What took me so long? ;)))

Saturday 9 August 2014

Talking

I once saw Lost in Austen series. 
If we are indeed defined by what we see, I am a romantic soul trapped in cruel everyday existence of a typical sword master (this is where all the Heros, Crouching Tigers and Houses of Flying Daggers come to life).
There was one quote which I still recall (that is, apart from the funny and quirky fountain scene, but that was not about a sense of speech anyway), given by the main character of a fierce and vulnerable (just like me;) Amanda. She said: Make sure you talk (or sth similar). 'Out of talking there comes the love.'
So true. So so true.

I actually had a chance to test that again this afternoon, when we discussed respect and understanding with my 5,5-year old daughter. Trying to explain to her how important it is not to interrupt others (which is, to be honest, something I should be told as often as my little girl ...), and using good old reciprocity to illustrate what I was trying to say. 
I genuinely believe we can show our children how much we love them by talking to them. And that is not only limited to saying I love you (which is crucial, BTW, and left behind so many times). By spending time on discussing things, letting all parties speak, laughing and being touched together. This is what makes the bonding last beyond teenage years. 

Ironically, the more you talk, the more patient, and calm, and ready for more talking you become.


I wish I came to this conclusion sooner. That would save us many afternoons of me raising my voice, letting impatience and laziness take over;)


Be creative

Recently I have been reading a lot about art and its importance in everyday life, both for adults and children.
I also realised how good it feels to hold a brush in my hand when looking at my children having fun with watercolour and an old linen sheet on their grandpas' balcony.

Not every piece of information spread around is propaganda.
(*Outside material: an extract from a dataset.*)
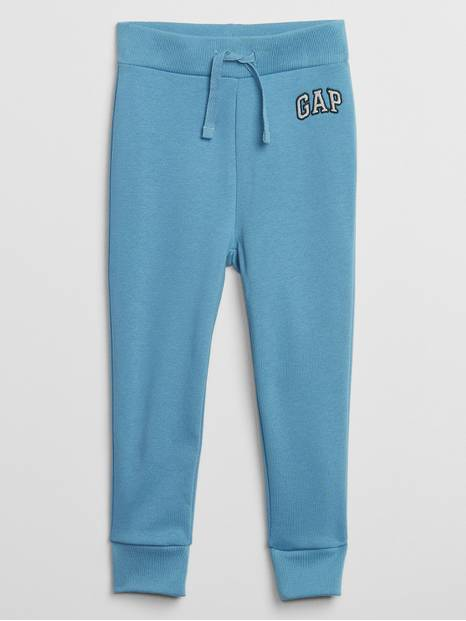 Toddler Gap Logo Pull-On Joggers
It is just a matter of awareness, selection, and ability to reach for blissful inner joy everyone has. Oh, and patience when cleaning the paint from happy little faces and wriggly toes ;)

Wednesday 6 August 2014

Generations

It's really important to show your little ones a 'proper' relationship with their grandparents. And, equally challenging.
One seem to be balancing between being a mom, and a child at the same time. It's tempting to be arrogant and opinionated towards your own parents, like if you are still a twisted and turned teenager, knowing everything best. But instead of feeling good with oneself then, you end up with bad aftertaste, and the little ones carefully looking at you. And scanning episodes from everyday life, one after another. And laying the groundwork for their own feelings, behaviour, and level of respect to their ancestors. Not good.